Parco Maria Carolina ai privati, gli ambientalisti scrivono al prefetto

Chiesto l'annullamento della manifestazione di interesse pubblicata dal Comune

Parco Maria Carolina a Caserta

Le associazioni ambientaliste casertane Italia Nostra (presieduta da Maria Rosaria Iacono), Lipu (di cui è delegato provinciale Matteo Palmisani) e Wwf (di cui è presidente Raffaele Lauria), ancora una volta unite per difendere l'uso libero e pubblico del Parco Maria Carolina di Caserta, realizzato con fondi pubblici e da troppi anni chiuso alla fruizione da parte della cittadinanza. Le tre associazioni hanno, infatti, inviato al sindaco di Caserta Carlo Marino, al prefetto Raffaele Ruberto, alla Soprintendenza e alla Procura della Repubblica di Santa Maria Capua Vetere una richiesta di annullamento della manifestazione di interesse per l'affidamento in gestione dell'area a verde limitrofa alla Reggia di Caserta. 

“Il Parco Maria Carolina, dotato di alberi di alto fusto anche di pregio e di aree coltivate a prati, è stato realizzato a seguito di uno scambio di aree tra il Comune di Caserta e il Demanio militare, nell’ambito di un progetto che vedeva assegnato un finanziamento pari a circa 32 milioni di euro, utilizzando i fondi del Pit città di Caserta 2000–2006, volto a delocalizzare l’Aeronautica Militare in area non vincolata rispetto alla Reggia di Caserta - spiegano nella missiva le tre associazioni ambientaliste - e contestualmente recuperare una vasta area a verde strettamente connessa con Palazzo Reale e collegata al progetto della grande Reggia, oltre a un nuovo plesso polifunzionale".

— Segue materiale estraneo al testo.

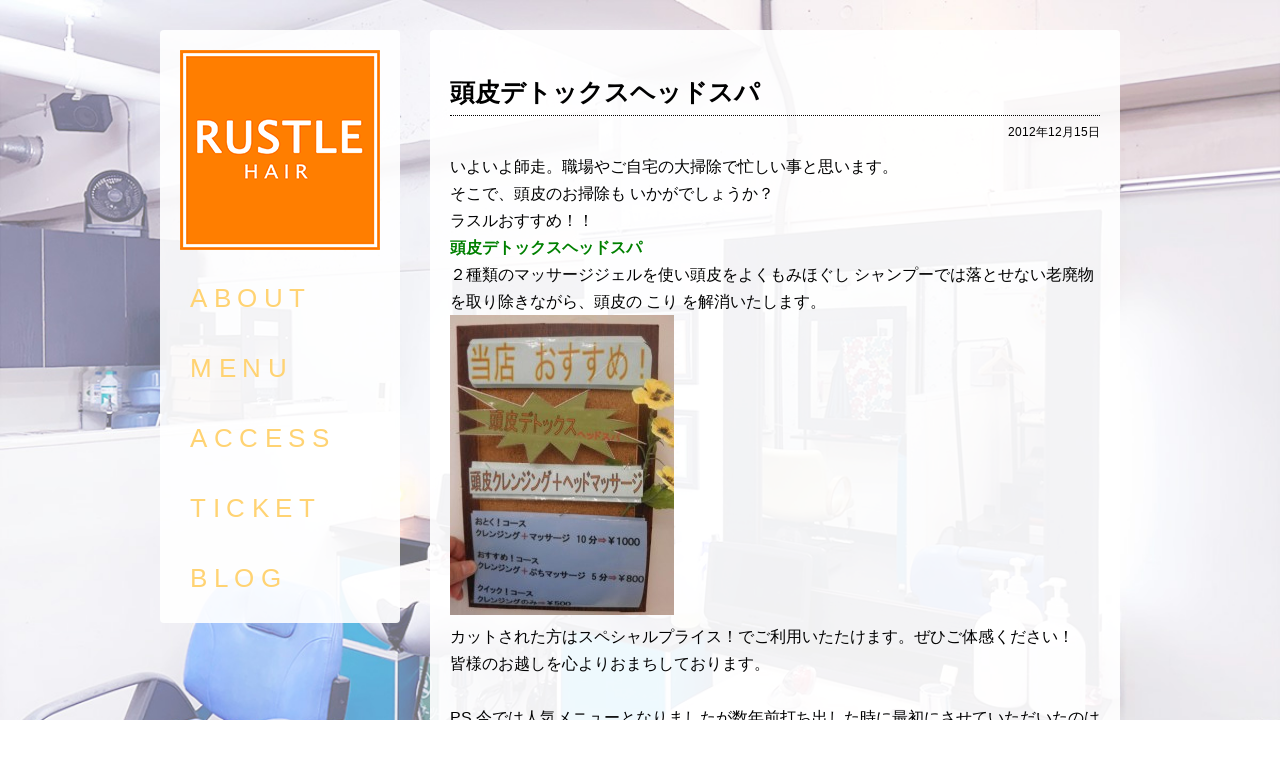

--- FILE ---
content_type: text/css
request_url: https://rustle-hair.com/wp-content/themes/rustle_theme/style.css
body_size: 1237
content:
@charset ‘UTF-8′;

body{
  padding: 0 60px 60px 60px;
  font-family:'ヒラギノ角ゴ Pro W3','Hiragino Kaku Gothic Pro','メイリオ',Meiryo,'ＭＳ Ｐゴシック',sans-serif;
}

#section-title{
  font-weight: normal;
}

#section-title > div{
  display: block;
  width: 90%;
  font-size: 20px;
  font-family: 'メイリオ',Meiryo,'ヒラギノ角ゴ Pro W3','Hiragino Kaku Gothic Pro','ＭＳ Ｐゴシック',sans-serif;
  color: white;
  background:-moz-linear-gradient(left, #ff7700, rgba(255,255,255,0.3)); /* Firefox */
  background: -webkit-gradient(linear, left center, right center, from(#ff7700), to(rgba(255,255,255,0.3)) ); /* Safari, Chrome */
  background-image: -sand-gradient(linear, left center, right center, from(#ff7700), to(#fff) );/* IE 7 -  */
  padding:8px 0px 6px 0px;
  text-indent: 10px;
  letter-spacing: 7px;
}  
#section-title > div > div{
  width: 100%;
  border-bottom: 3px solid white;
  padding-bottom: 5px;
}

h1{
  font-size: 23px;
  margin-bottom: 10px;
}

p{
  font-size: 15px;
  line-height: 1.7em;
}

img.bg {
  /* Set rules to fill background */
  min-height: 100%;
  min-width: 1024px;
  /* Set up proportionate scaling */
  width: 100%;
  height: auto;
  /* Set up positioning */
  position: fixed;
  /* またはabsolute; */
  top: 0;
  left: 0;
}

@media screen and (max-width: 1024px){
  img.bg {
  left: 50%;
  margin-left: -512px; }
}

#maincontent{
  padding-top: 30px;
  position: relative;
}

#bar,#right{
  background: rgba(255,255,255,0.9);
  -moz-border-radius: 4px;	/* firefox */
	border-radius: 4px;
}

#bar{
  float: left;
  width: 220px;
  height: auto;
  margin: 0px 10px 0px 0px;
  padding: 10px;
  position: fixed;
}

header > h1{
  text-align: center;
}


#right{
  float: right;
  width: 650px;
  height: 100%;
  padding: 30px 20px;
  margin-left: 30px;
  margin-bottom: 100px;
}

#welcome:after {
	display:block;
	clear:both;
	height:0px;
	visibility:hidden;
	content:".";
}

#welcome {
	min-height: 1px; /*IE対策*/
}

#welcome h1{
  font-size: 24px;
  font-weight: normal;
  border-bottom: 2px solid #ff7e00;
  width: 77%;
}

#whatsnew,#importantnews, #twitter{
  padding-top: 40px;
  padding-bottom: 40px;
}

#whatsnew h1{
  font-size: 24px;
  font-weight: normal;
  border-bottom: 2px solid #ff7e00;
  width: 77%;
}


#importantnews h1{
  font-size: 24px;
  font-weight: normal;
  border-bottom: 2px solid #ff7e00;
  width: 77%;
  margin-bottom: 10px;
}

#twitter h1{
  font-size: 24px;
  font-weight: normal;
  border-bottom: 2px solid #ff7e00;
  width: 77%;
  margin-bottom: 10px;
}

#instagram h1{
  font-size: 24px;
  font-weight: normal;
  border-bottom: 2px solid #ff7e00;
  width: 77%;
  margin-bottom: 10px;
}

section > ul{
  margin-left: 10px;
  margin-top: 30px;
}

section > ul > li{
  list-style: none;
  margin-top: 20px;
}

#cover{
  width: 960px;
  margin: 0 auto;
}

/*blog*/
div.cal{
  font-size: 12px;
  margin:10px 0px 15px 0px;
  width: 100%;
  padding-top: 10px;
  border-top: 1px dotted black;
  text-align: right;
}

section.blogcontent{
  margin-bottom: 90px;
  margin-top: 20px;
}

section.blogcontent > h1{
  font-size: 25px;
}

section.blogcontent > h1 > a{
  text-decoration: none;
  color:#ffc374;
}

section.blogcontent > h1 > a:hover{
  color:#ff8a24;
}

div.navigation .nav-previous{
  font-size: 19px;
  color: #ffd373;
  border: 1px solid #ffd373;
}

div.navigation .nav-next{
  font-size: 19px;
  color: #ffd373;
  border: 1px solid #ffd373;
}

/*sidebar*/

nav > ul > li{
  width: 200px;
}

ul#sidebar-menu{
  list-style: none;
}
ul#sidebar-menu a{
  text-decoration: none;
  margin: 10px 0px 10px 20px;
  line-height: 2.7em;
  font-size: 26px;
  font-family: 'メイリオ',Meiryo,'ヒラギノ角ゴ Pro W3','Hiragino Kaku Gothic Pro','ＭＳ Ｐゴシック',sans-serif;
  letter-spacing: 0.25em;
  color: #ffd373;
}

--- FILE ---
content_type: application/javascript
request_url: https://rustle-hair.com/wp-content/themes/rustle_theme/script/sidebar.js?ver=6.8.3
body_size: 56
content:
$(function(){

  $("#sidebar-menu a").hover(function(){
  $(this).stop().animate(
      { color: "#ff7700" }, 300
      );
  },function(){
  $(this).stop().animate(
      { color: "#ffd273" }, 500
      );
  })

});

Nel corso degli anni Parco Maria Carolina è stato oggetto di diverse richieste di utilizzo per progetti di promozione turistica e per incentivare le attività turistico-commerciali. E alla luce di tali richieste, l’amministrazione comunale di Caserta ha inteso concedere l’affidamento della gestione dell’intera area per la sua valorizzazione. L’oggetto dell’affidamento consiste, in particolare, nella “custodia, pulizia, allestimento e manutenzione ordinaria e straordinaria del parco, tenendo sollevata dai relativi costi l’amministrazione comunale, la quale a sua volta riconoscerà, in cambio ai primi, la possibilità di svolgere una serie di attività, compresa quella commerciale, e di iniziative all’interno dello stesso parco, utilizzando strutture già esistenti oppure istallandovi nuove strutture”.

Ed è proprio quest'ultimo aspetto a spaventare le associazioni ambientaliste: "C'è un rischio elevato che la concessione in gestione a terzi dell’area verde, nei termini prospettati, può comprimere la sua principale funzione sociale e ambientale, a vantaggio di una prevalente funzione turistica e commerciale - sottolineano - L’avviso pubblico del Comune pone eccessiva attenzione alla realizzazione di attrazioni turistiche e commerciali piuttosto che agli aspetti naturalistici, paesaggistici e alla funzione ambientale e ricreativa propria delle aree verdi (tanto che non si parla mai né di riqualificazione del verde né di nuovi impianti)". "Inoltre nell’avviso non viene fatta alcuna menzione dei criteri ambientali minimi (Cam) per il servizio di gestione del verde pubblico e la fornitura di prodotti per la cura del verde, adottati con decreto del ministro dell’Ambiente a marzo 2020", concludono le tre associazioni ambientaliste.